Several prominent voices, including Republican senator Marco Rubio and veteran diplomat Richard Haass, have already called on the US to revoke Hong Kong’s special status. Such a move would be “less about punishing China and more about being honest about the unavoidable consequences of Hong Kong no longer being different from the rest of China, if that becomes the case,” said Patrick Chovanec, an advisor at Silvercrest Asset Management and an expert on the Chinese economy.

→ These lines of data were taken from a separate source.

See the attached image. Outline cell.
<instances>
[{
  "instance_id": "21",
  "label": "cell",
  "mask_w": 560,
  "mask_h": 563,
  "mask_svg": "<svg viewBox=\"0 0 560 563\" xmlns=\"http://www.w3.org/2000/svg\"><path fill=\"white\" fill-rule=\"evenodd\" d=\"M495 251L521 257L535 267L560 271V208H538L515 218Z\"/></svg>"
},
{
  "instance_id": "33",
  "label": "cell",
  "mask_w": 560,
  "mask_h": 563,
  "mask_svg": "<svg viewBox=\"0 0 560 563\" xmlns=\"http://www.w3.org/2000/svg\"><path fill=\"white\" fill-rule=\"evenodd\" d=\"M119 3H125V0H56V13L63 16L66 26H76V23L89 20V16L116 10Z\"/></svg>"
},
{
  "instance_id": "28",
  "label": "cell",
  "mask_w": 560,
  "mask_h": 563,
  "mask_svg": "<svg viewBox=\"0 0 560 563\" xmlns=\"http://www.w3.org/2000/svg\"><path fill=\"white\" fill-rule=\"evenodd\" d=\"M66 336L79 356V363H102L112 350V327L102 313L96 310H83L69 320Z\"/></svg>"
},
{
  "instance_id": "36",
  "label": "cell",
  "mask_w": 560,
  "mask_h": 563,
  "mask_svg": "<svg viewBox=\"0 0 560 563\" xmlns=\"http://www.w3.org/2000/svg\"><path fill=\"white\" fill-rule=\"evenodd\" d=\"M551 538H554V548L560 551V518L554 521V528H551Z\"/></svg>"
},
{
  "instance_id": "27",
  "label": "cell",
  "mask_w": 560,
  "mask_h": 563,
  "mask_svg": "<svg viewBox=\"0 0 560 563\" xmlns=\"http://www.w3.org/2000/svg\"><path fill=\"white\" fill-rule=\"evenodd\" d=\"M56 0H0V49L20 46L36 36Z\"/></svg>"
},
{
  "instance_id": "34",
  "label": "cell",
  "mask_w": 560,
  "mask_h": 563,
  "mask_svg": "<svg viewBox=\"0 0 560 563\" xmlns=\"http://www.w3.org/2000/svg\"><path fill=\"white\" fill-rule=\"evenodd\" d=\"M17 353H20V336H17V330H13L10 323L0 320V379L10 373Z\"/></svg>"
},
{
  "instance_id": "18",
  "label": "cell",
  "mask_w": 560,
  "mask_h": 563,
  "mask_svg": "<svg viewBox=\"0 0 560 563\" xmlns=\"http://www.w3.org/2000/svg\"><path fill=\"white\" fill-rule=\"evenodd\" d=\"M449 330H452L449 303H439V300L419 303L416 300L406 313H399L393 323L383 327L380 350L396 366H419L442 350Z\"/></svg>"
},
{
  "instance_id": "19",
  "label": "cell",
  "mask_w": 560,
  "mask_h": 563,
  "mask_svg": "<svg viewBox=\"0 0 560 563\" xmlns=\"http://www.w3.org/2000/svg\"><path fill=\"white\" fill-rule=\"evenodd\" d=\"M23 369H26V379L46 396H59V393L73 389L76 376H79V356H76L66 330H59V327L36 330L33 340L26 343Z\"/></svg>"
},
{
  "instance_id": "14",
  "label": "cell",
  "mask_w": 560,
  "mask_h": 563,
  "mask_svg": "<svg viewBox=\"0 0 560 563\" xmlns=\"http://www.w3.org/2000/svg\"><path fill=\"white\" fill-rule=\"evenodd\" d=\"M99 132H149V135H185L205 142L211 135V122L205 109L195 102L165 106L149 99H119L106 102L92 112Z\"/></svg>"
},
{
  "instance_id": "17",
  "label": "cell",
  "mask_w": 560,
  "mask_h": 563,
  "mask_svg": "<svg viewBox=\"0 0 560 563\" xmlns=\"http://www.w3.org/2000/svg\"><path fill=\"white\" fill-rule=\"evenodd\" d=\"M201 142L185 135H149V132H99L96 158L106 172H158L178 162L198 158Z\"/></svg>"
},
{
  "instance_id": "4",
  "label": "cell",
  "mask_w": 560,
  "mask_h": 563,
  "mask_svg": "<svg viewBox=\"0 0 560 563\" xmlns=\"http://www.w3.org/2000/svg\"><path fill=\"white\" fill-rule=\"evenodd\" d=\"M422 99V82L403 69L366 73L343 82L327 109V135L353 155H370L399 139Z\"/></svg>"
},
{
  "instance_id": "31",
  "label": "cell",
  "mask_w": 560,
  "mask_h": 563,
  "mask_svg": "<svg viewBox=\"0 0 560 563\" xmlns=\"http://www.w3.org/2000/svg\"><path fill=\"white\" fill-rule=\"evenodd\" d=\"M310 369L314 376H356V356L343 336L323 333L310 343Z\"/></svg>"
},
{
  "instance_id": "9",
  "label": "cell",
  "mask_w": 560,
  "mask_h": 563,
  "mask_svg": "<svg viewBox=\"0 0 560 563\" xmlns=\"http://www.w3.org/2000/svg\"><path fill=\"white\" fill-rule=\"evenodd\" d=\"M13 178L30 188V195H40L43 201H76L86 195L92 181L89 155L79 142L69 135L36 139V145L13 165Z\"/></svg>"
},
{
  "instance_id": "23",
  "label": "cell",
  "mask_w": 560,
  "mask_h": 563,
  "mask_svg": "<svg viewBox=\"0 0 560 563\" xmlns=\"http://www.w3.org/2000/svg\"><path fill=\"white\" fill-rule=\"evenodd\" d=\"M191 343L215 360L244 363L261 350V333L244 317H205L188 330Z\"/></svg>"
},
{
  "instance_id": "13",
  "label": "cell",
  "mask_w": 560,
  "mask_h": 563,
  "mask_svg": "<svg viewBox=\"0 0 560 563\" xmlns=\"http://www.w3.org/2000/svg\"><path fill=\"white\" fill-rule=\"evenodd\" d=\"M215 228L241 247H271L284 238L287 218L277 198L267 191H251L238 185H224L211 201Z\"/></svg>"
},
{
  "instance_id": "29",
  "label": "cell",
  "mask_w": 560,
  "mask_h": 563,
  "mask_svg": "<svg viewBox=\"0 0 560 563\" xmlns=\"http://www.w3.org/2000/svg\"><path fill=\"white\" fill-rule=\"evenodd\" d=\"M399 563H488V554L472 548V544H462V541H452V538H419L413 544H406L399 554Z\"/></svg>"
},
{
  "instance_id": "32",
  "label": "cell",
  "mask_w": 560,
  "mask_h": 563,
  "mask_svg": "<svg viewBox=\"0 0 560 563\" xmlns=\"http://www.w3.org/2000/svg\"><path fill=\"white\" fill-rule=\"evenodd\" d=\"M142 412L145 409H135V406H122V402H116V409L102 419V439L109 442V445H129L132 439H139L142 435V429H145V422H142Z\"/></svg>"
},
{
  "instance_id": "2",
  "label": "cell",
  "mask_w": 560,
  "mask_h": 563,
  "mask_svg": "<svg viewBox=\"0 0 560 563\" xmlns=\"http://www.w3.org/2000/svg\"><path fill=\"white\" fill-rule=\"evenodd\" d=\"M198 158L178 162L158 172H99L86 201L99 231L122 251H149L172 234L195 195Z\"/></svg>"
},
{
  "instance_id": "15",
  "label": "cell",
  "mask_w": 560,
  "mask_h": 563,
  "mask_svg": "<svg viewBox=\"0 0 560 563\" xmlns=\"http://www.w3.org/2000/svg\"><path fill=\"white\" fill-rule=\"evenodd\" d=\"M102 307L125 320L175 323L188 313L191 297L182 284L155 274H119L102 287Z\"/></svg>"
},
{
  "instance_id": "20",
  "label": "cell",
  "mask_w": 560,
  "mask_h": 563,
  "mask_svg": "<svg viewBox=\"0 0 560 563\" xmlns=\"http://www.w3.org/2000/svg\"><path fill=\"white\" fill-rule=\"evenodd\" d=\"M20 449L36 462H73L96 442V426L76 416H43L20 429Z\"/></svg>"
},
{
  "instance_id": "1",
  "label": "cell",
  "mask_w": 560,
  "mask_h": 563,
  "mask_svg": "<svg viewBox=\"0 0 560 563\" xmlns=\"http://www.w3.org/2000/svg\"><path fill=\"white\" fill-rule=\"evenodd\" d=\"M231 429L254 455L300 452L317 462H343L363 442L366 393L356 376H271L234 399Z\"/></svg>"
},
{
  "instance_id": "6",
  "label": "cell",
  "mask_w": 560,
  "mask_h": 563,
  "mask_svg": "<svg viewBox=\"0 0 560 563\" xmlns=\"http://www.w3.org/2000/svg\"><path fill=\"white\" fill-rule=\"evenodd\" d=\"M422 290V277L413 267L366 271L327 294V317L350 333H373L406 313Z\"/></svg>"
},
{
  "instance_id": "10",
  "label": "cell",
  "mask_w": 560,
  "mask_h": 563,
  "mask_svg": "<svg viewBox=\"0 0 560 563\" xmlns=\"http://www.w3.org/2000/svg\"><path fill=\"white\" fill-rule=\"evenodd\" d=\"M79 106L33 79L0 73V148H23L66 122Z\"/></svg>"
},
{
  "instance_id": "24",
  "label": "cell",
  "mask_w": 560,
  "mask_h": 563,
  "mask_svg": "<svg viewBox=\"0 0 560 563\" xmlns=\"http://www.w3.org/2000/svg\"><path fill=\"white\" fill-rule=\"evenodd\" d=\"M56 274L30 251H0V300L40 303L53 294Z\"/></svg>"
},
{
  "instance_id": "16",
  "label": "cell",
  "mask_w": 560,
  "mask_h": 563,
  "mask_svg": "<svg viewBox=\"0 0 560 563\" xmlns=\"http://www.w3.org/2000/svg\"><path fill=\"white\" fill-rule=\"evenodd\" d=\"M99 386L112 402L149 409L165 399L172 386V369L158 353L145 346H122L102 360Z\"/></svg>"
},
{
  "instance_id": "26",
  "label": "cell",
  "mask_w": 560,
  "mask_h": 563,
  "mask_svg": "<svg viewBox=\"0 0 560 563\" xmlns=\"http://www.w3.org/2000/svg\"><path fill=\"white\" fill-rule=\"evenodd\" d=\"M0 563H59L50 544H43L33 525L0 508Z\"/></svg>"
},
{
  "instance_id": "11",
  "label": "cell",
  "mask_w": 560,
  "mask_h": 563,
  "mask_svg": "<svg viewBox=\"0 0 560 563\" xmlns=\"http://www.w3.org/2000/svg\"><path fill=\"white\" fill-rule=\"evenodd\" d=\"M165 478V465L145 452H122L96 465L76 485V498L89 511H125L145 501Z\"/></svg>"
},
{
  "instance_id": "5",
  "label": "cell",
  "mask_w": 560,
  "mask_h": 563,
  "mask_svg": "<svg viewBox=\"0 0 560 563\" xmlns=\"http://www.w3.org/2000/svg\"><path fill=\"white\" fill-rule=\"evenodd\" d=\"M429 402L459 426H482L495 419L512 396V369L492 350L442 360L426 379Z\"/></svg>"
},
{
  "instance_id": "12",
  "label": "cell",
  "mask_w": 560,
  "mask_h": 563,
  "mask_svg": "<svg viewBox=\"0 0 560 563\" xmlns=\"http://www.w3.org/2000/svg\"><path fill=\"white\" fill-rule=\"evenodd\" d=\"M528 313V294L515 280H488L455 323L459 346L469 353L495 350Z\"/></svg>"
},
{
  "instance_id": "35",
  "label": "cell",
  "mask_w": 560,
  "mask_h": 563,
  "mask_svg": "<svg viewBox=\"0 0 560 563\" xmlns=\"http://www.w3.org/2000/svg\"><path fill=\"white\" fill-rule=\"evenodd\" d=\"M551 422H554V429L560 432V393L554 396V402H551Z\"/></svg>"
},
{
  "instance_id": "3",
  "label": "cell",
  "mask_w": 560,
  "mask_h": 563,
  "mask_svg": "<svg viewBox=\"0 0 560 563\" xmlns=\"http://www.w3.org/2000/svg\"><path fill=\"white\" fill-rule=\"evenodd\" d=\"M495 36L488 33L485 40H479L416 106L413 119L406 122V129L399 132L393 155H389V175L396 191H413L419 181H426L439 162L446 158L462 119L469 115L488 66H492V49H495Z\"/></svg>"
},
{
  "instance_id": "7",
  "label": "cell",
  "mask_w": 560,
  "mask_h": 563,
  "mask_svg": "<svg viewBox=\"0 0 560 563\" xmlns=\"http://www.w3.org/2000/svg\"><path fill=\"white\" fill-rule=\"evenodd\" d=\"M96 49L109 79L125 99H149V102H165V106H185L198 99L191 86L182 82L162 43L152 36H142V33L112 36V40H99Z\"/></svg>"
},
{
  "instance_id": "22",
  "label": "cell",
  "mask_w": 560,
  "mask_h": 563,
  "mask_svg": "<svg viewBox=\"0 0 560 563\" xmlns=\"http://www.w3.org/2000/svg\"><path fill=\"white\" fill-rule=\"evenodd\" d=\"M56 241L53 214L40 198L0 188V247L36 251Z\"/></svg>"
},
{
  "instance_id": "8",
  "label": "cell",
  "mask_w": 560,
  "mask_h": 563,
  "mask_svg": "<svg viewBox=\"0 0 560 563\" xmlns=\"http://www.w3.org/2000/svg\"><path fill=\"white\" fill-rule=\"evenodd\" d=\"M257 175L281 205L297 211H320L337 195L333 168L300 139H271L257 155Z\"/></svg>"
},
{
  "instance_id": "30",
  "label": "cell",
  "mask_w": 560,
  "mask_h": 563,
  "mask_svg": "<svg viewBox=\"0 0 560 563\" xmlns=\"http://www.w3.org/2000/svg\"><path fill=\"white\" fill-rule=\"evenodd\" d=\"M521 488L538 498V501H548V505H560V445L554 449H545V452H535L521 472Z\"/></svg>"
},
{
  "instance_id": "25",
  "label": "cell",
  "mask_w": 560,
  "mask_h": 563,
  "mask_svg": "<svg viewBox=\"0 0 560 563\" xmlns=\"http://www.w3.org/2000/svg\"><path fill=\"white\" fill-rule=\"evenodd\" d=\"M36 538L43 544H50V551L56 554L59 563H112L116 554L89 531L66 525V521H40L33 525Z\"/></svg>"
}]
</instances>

China has threatened the US with countermeasures if Washington decides to punish Beijing for its plans to enact the national security law, saying other countries have no right to interfere with Hong Kong’s internal affairs. Some Hong Kong politicians, including the pro-Beijing lawmaker Regina Ip, have tried to dismiss the prospect of US sanctions by saying they wouldn’t affect the local economy very much. Daniel Fung, a Hong Kong barrister and a national delegate to the Chinese People’s Political Consultative Conference, said“it’s premature to talk about revocation of status or to elevate this to the level of an iconic crisis.” 

Others think the US is bluffing. “Last I checked, the US is enjoying a $31 billion trade surplus [in merchandise trade] with Hong Kong, so any serious disruption such as the revocation of trade status will harm the US more,” said Songnian Chen, a professor of economics at the Hong Kong University of Science and Technology. Though Hong Kong would be badly hurt if it were to lose its special status, he added, China would just come out stronger. “As long as there are profits [in China] to be made, capital is a lot smarter than politicians and opinion leaders, and will find its way there.”

That might be an optimistic outlook, given that Hong Kong continues to be an important part of China’s economy. While the size of Hong Kong’s economy is equivalent to less than 3% of that of China’s, its unique legal and financial systems means it plays an outsize role in attracting international capital to China. More than 60% of all foreign direct investment in China was channelled through Hong Kong as of 2018, according to China’s national statistics. The city is also a big depository of assets, with Chinese banks holding more assets in Hong Kong than lenders from any other region, according to data from the Hong Kong Monetary Authority.

Any sudden disruption to this set-up could unleash unpredictable ripple effects across China’s financial system.  But Chovanec pointed out that even without the US imposing sanctions, China’s undermining of Hong Kong’s autonomy is already enough to destroy global confidence in the city’s legal and financial systems.  “Beijing is killing the goose that lays the golden eggs,” he said. “Its own goose, not a US goose.”